#### [TASK DIRECTIONS]
The pictures in the listing below are to be skipped, while the lines between the line holding "Wedding card or" and the line holding "Vernadsky Station, Galindez", inclusive, are to be output exactly.

____ AVAILABLE DATA

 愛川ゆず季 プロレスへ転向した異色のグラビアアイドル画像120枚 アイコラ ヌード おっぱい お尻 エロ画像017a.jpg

________
____ AVAILABLE DATA

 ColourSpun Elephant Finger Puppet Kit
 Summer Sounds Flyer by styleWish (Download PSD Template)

________
____ AVAILABLE DATA

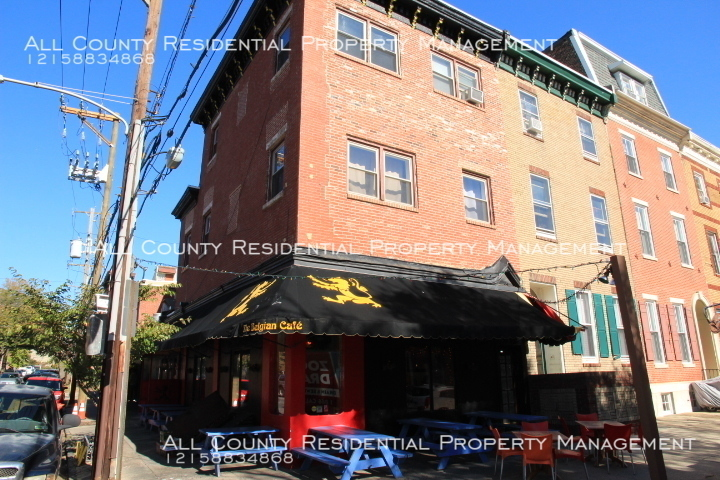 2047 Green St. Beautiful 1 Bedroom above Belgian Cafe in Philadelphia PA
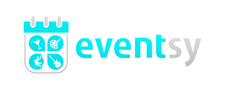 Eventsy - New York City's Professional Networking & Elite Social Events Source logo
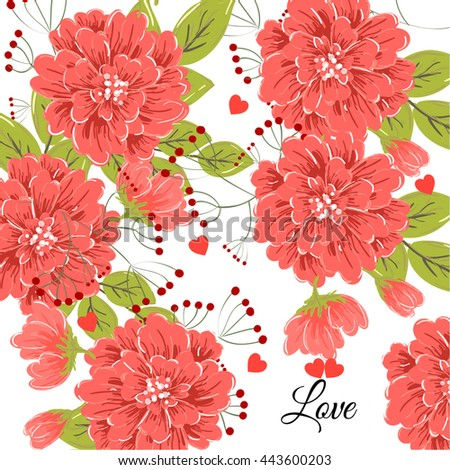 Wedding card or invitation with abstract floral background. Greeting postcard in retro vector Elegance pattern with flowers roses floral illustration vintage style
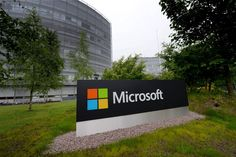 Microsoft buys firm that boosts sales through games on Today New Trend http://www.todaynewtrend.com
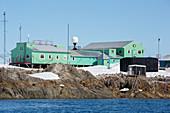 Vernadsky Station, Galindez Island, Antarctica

________

#### [WRITTEN ANSWER]
 Wedding card or invitation with abstract floral background. Greeting postcard in retro vector Elegance pattern with flowers roses floral illustration vintage style
 Microsoft buys firm that boosts sales through games on Today New Trend http://www.todaynewtrend.com
 Vernadsky Station, Galindez Island, Antarctica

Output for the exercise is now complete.